Kebudayaan algoritmik melahirkan apa yang oleh Neil Postman disebut sebagai the culture of amusement: budaya hiburan yang menggantikan perenungan dengan stimulasi (Postman, Amusing Ourselves to Death, New York: Penguin, 1985:87). Dalam budaya semacam ini, tafsir yang lambat dianggap tidak relevan, dan hikmah yang memerlukan waktu dianggap terlalu berat bagi publik digital.

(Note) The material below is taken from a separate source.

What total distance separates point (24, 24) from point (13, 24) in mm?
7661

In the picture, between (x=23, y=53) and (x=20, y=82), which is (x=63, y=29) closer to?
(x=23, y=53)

Padahal, dalam tradisi lisan Nahdliyin, makna itu selalu memerlukan waktu. Ia tumbuh dalam kesunyian, dalam pengulangan, dalam kesediaan mendengarkan suara tua dengan hati muda. Tradisi lisan semacam itu bukanlah sekadar transfer pengetahuan, tetapi transfer kesadaran. Dan kesadaran, sebagaimana doa, tidaklah bisa dipercepat oleh algoritma.

Ketika makna dipotong dari konteksnya, ia menjadi slogan. Dan ketika tafsir kehilangan ruangnya, maka masyarakat kehilangan daya untuk berpikir mendalam, kehilangan apa yang dulu menjadi kekuatan Nahdliyin: kebijaksanaan yang lahir dari keakraban antara ilmu dan rasa.

 

Adaptasi dan Daya Lentur Tradisi

Namun, sejarah Nahdliyin menunjukkan bahwa tradisi tidak pernah benar-benar punah. Ia selalu menemukan bentuk baru. Ketika dulu kaset tahlilan sempat dianggap mengganggu kekhusyukan, beberapa dekade kemudian ia menjadi bagian dari kehidupan religius sehari-hari. Kini pun, versi digital dari manaqib, tahlil, dan Barzanji beredar di YouTube, Spotify, dan TikTok. Bahkan, sejumlah kanal pesantren telah memproduksi konten-konten shalawatan dengan kualitas audiovisual tinggi, menampilkan wajah-wajah santri muda yang kreatif.

Kita melihat juga bagaimana pesantren memanfaatkan ruang digital untuk berdakwah dengan pendekatan baru. Podcast lintas generasi, film pendek berbahasa daerah, hingga vlog harian yang merekam kehidupan santri, semua ini adalah bukti bahwa teknologi bisa menjadi sahabat tradisi, sejauh ruhnya tetap dijaga.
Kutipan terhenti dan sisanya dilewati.